• [The problem]:
Please output every entry below exactly as written, leaving out any pictures.
BEGIN Record extracts
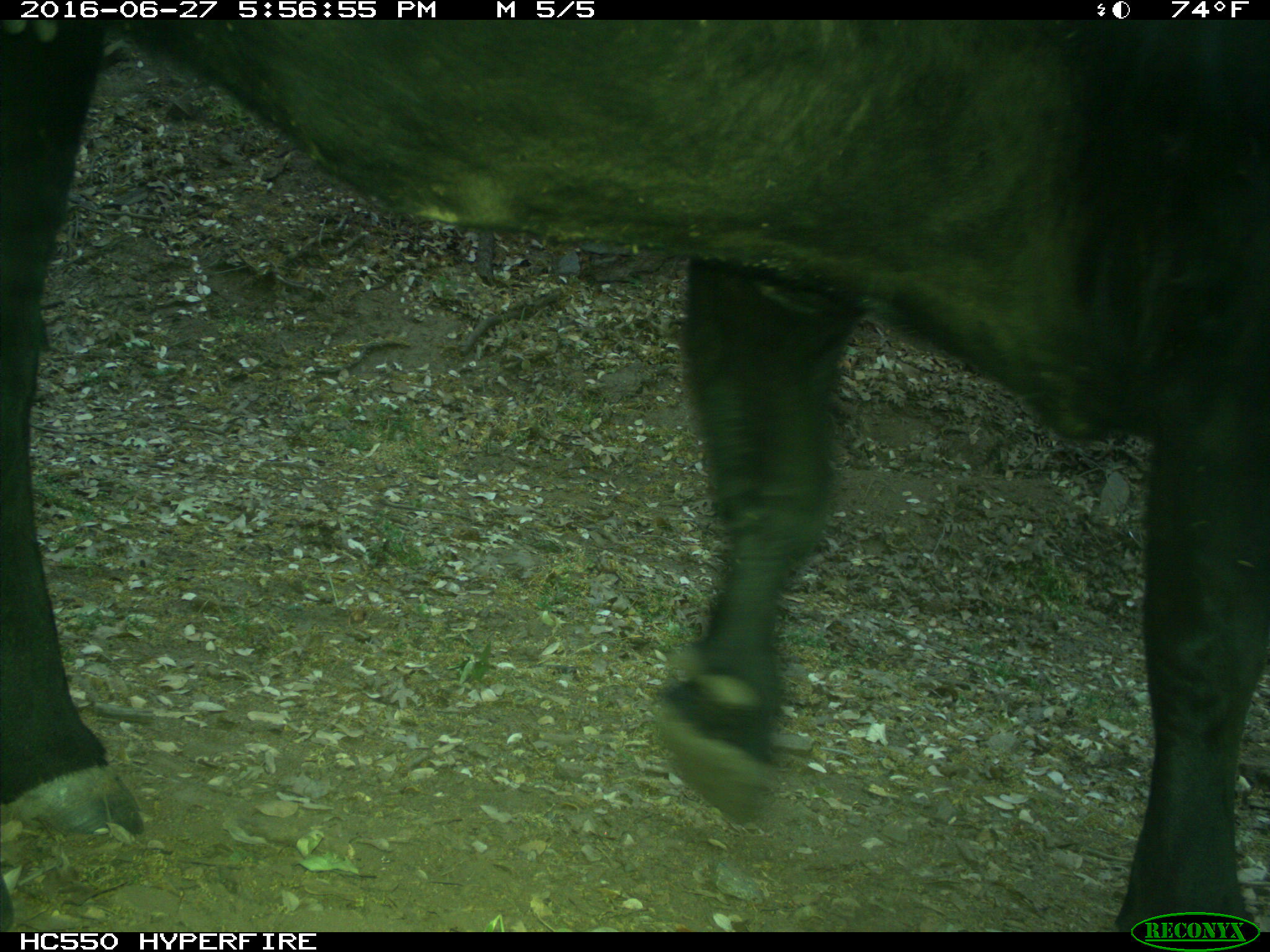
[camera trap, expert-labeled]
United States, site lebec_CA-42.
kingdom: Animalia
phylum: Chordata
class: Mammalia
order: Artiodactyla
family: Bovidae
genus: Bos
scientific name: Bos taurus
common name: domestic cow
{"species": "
END Record extracts
• [Result for this task]:
[camera trap, expert-labeled]
United States, site lebec_CA-42.
kingdom: Animalia
phylum: Chordata
class: Mammalia
order: Artiodactyla
family: Bovidae
genus: Bos
scientific name: Bos taurus
common name: domestic cow
{"species": "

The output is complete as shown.